Deploying to production: the safe path from a passing eval to live traffic
The eval is green — now how do you actually ship it without learning the hard way that green offline is not green in production? Six steps that take a prompt, model, or agent change from a passing test to live traffic with a way back: build and test in an isolated environment (Agentforce DX moves agent metadata between scratch orgs, sandboxes, and prod; off-platform, a staging environment), pass the eval gate before merge, version the change so you know exactly what shipped, roll out gradually behind a canary instead of flipping 100 percent at once, keep a one-step rollback ready, and monitor on live traffic after — because the silent degrade a frozen set can't see is caught by online eval and tracing. The throughline: deployment is not the finish line. It's where evaluation and observability start doing their real work.

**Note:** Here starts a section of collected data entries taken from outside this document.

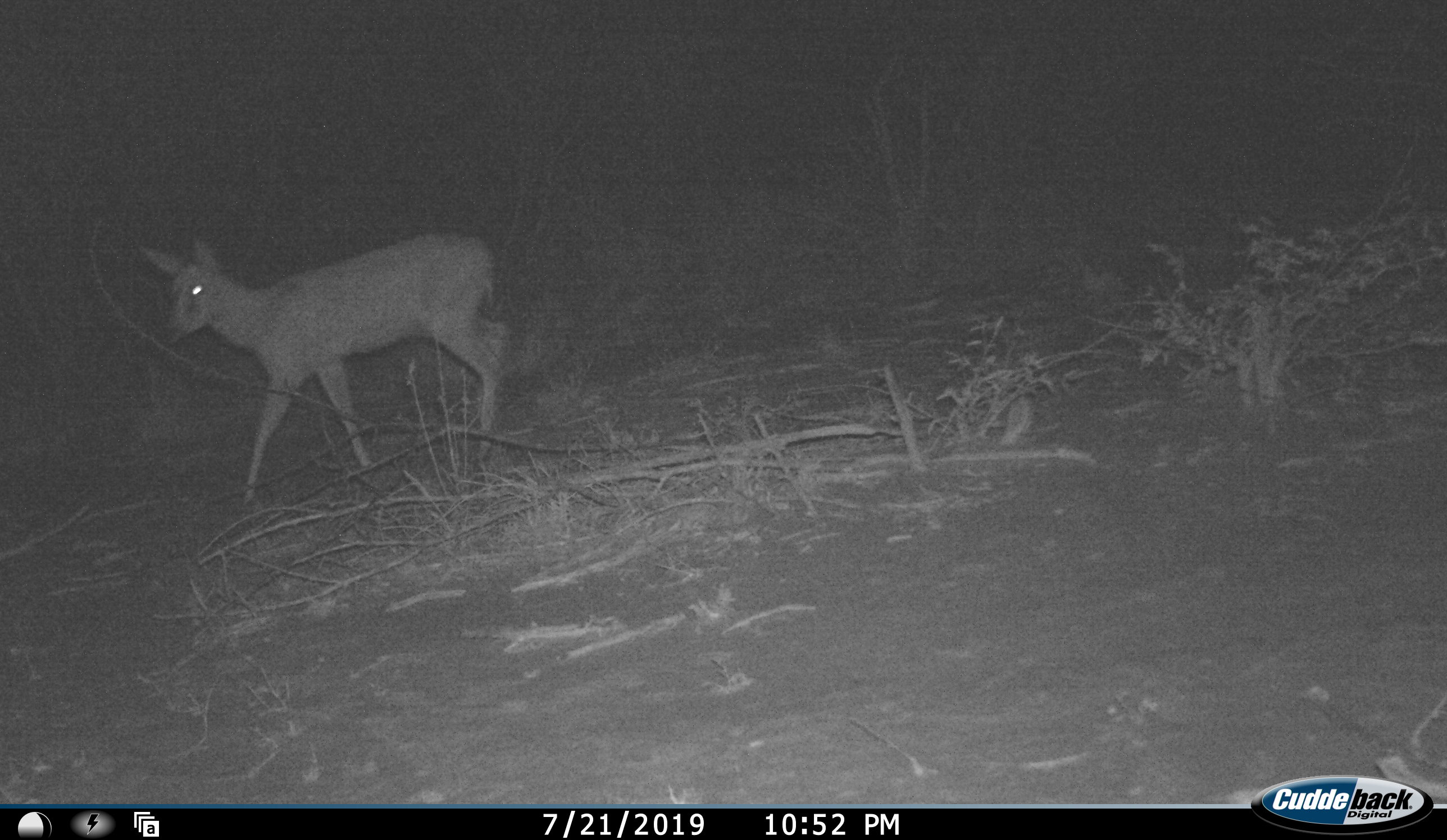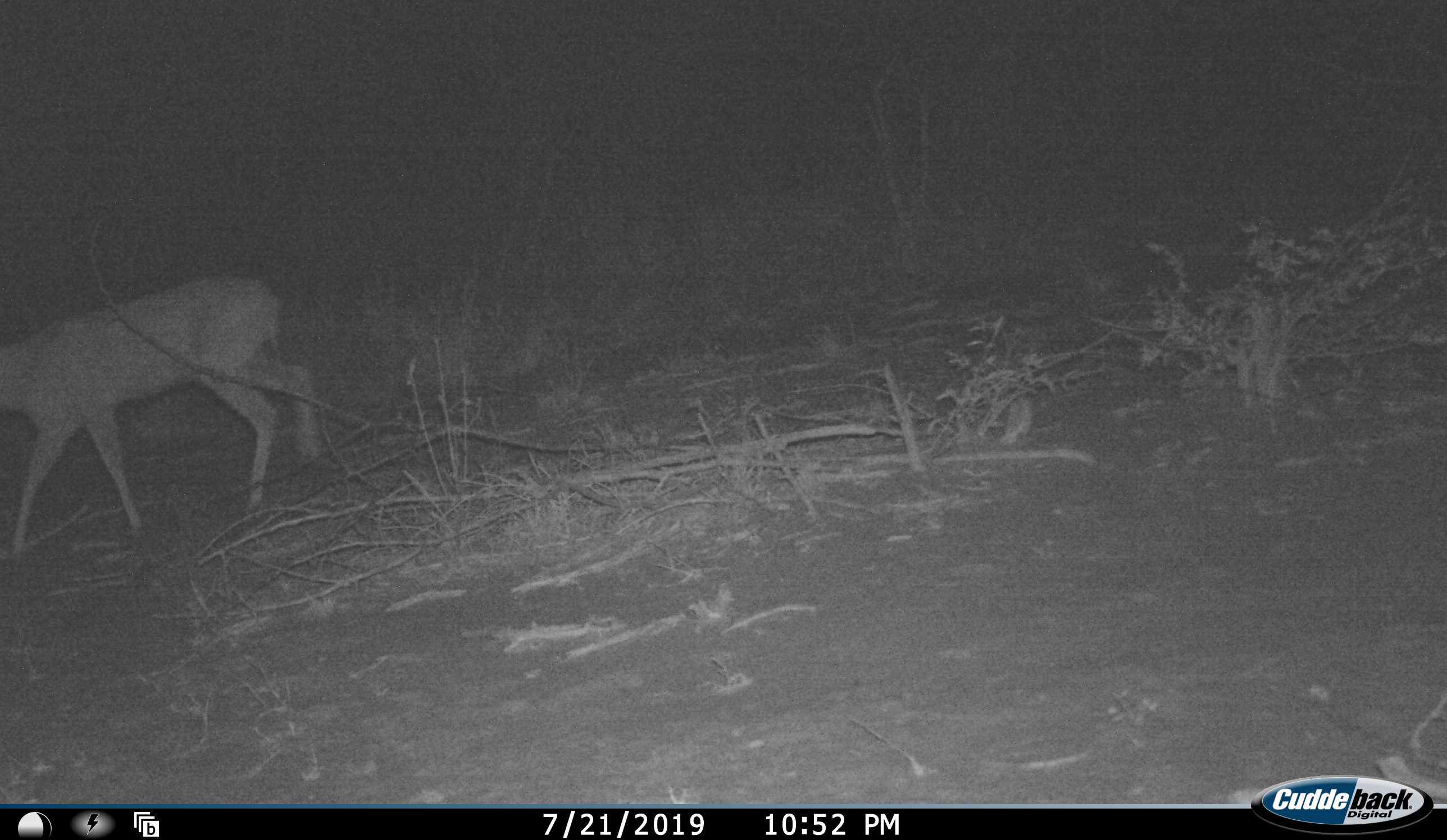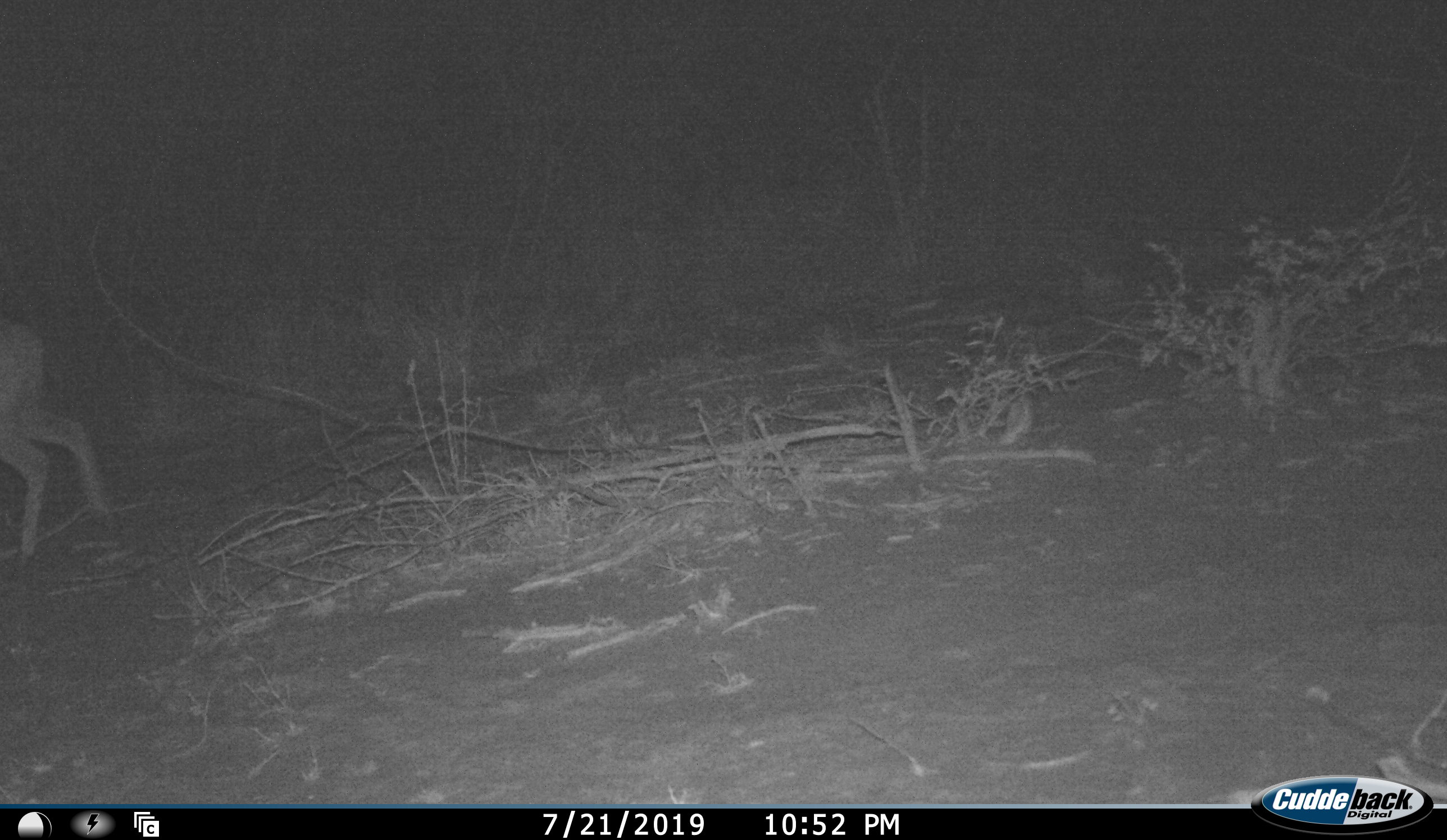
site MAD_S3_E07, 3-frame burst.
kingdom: Animalia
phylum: Chordata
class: Mammalia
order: Artiodactyla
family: Bovidae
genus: Sylvicapra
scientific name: Sylvicapra grimmia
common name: common duiker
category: duikercommongrey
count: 1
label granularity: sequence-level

The eval passed. The instinct is to ship — and shipping straight from a green offline run to 100 percent of production is exactly how a change that looked safe becomes the incident nobody saw coming. A passing eval is necessary, not sufficient: it proves the change is at least as good as the last one on the cases you froze, and production is the distribution you didn't freeze (what is production readiness). Safe deployment is the engineering between "the test is green" and "real traffic is on it" — and the whole point of that engineering is that every step has a way back, so the worst case is a fast recovery instead of a fix-forward scramble while the system is broken in front of customers.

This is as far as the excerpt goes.